Best Banana Bread

This is possibly one of my very best recipes. It always goes fast, and turns out not only delicious but pretty! It's perfect fresh out of the oven, and even better the next day (if it lasts that long)


Banana Bread

2 cups all-purpose flour
½ tsp baking powder
½ tsp baking soda
¼ tsp salt
¼ tsp ground cinnamon
1/8 tsp ground nutmeg
2 eggs, beaten
1 ½ cups mashed ripe banana (about 5 or 6 medium bananas)
1 cup sugar
½ cup applesauce
¼ cup chopped pecans
1 recipe Streusel-Nut topping (optional, but highly recommended)

Preheat oven to 350°F. Grease baking pan(s).

In a large bowl, combine flour, baking powder, baking soda, salt, cinnamon, and nutmeg.

In a medium bowl, combine eggs, banana, sugar, and applesauce.

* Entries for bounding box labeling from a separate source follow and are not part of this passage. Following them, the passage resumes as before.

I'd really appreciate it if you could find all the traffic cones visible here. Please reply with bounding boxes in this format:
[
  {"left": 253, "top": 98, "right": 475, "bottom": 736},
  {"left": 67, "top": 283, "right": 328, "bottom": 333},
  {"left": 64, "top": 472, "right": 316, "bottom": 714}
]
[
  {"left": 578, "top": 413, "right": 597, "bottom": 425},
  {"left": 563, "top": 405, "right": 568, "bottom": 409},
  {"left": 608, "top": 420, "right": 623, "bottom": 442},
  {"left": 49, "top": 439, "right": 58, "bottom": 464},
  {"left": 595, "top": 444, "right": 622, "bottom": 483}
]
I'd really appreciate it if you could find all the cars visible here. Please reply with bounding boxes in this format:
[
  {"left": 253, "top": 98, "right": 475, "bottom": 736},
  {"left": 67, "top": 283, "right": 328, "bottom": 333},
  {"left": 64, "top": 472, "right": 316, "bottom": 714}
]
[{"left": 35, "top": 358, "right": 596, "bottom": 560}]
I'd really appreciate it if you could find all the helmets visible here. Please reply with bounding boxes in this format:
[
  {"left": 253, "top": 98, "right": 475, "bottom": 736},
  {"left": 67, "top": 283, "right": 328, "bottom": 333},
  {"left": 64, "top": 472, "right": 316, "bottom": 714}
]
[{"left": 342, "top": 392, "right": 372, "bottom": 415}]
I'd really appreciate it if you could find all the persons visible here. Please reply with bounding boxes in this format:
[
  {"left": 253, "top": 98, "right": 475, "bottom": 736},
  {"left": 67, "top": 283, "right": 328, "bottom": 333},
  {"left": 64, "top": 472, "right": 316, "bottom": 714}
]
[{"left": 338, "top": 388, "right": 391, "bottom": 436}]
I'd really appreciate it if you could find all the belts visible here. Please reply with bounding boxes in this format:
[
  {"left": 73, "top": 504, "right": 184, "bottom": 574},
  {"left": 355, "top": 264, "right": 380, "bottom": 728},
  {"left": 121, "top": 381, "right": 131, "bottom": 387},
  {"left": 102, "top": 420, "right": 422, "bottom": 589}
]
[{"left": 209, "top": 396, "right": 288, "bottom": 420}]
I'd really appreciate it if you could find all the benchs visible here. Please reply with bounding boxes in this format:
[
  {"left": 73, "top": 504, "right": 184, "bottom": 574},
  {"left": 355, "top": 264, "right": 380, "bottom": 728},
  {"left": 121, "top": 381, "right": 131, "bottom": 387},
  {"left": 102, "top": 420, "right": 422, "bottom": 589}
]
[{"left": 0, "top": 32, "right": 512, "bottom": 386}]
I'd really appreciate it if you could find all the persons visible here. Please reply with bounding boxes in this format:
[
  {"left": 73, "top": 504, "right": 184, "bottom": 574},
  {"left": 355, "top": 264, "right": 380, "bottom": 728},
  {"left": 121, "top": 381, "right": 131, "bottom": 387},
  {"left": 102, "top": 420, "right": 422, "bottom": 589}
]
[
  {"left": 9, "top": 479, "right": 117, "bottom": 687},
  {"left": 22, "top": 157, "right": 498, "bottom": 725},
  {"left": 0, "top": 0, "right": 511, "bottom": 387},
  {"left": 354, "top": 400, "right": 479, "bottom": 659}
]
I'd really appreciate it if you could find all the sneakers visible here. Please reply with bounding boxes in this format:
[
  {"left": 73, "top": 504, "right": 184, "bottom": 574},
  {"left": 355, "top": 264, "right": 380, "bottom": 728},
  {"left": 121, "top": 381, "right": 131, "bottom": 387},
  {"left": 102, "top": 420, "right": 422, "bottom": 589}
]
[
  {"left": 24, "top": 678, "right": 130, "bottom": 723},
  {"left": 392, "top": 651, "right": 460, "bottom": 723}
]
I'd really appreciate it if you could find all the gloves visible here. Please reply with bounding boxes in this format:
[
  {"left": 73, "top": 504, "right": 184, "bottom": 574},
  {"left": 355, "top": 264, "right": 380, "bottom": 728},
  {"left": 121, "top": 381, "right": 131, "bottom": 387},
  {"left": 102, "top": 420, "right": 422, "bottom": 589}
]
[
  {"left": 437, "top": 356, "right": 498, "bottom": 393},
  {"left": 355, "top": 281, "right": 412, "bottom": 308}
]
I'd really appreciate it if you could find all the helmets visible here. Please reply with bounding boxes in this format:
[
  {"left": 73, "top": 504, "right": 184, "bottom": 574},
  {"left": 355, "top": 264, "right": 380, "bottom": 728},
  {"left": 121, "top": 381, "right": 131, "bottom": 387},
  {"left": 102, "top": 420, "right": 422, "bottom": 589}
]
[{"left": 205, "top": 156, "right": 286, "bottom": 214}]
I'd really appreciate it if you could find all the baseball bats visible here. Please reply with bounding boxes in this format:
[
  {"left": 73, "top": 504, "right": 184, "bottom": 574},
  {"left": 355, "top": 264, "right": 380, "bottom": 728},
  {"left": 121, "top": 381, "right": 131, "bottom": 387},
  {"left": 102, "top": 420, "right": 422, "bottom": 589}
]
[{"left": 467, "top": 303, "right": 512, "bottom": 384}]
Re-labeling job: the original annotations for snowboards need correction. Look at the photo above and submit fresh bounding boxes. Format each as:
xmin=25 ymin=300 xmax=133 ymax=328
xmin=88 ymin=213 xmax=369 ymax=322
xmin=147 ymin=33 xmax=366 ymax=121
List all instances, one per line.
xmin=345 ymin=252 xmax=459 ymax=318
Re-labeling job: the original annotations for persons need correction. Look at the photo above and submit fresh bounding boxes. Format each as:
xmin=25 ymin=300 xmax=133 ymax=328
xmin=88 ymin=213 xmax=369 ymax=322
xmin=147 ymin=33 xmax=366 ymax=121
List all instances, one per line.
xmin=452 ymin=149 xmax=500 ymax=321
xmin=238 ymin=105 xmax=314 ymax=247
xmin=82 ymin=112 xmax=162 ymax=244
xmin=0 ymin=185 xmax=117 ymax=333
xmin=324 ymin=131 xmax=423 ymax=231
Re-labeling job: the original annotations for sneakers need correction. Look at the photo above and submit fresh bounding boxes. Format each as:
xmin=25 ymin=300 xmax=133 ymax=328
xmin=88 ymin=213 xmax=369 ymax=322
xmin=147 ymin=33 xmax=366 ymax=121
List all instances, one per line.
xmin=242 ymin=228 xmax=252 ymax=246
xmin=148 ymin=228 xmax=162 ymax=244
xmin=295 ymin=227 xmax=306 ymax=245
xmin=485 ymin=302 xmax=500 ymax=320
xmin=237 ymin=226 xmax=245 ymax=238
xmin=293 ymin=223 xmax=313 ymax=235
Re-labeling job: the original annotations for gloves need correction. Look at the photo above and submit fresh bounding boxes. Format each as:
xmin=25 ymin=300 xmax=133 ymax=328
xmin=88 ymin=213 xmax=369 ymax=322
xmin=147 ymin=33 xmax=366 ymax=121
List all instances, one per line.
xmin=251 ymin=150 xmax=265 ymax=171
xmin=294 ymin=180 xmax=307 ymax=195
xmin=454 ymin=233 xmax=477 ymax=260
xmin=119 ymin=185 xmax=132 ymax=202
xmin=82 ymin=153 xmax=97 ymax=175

Add wet mixture all at once to dry mixture. Stir just until moistened (batter will still be lumpy) Fold in nuts. Spoon batter into prepared pan(s). If desired, sprinkle Streusel-Nut topping over batter in pan(s).

Bake until toothpick comes out clean. (Most large bread pans will be around and hour. Smaller loaf pans, a half hour, and muffins 15 minutes. Watch carefully the first time using your pans) Watch and make sure not to burn. Cool pans on wire rack for 10 minutes. Using a plate, remove loaf from pan, and return to wire rack. Enjoy!

Streusel-Nut Topping

In a small bowl, combine ¼ cup packed brown sugar and 3 Tbsp all-purpose flour. Using a pastry blender (or two knives cutting in an X), cut in 2 Tbsp butter until mixture resembles coarse crumbs. Stir in 1/3 cup chopped pecans.

Tip: I like to double the recipe for the topping to ensure proper coverage of the bread.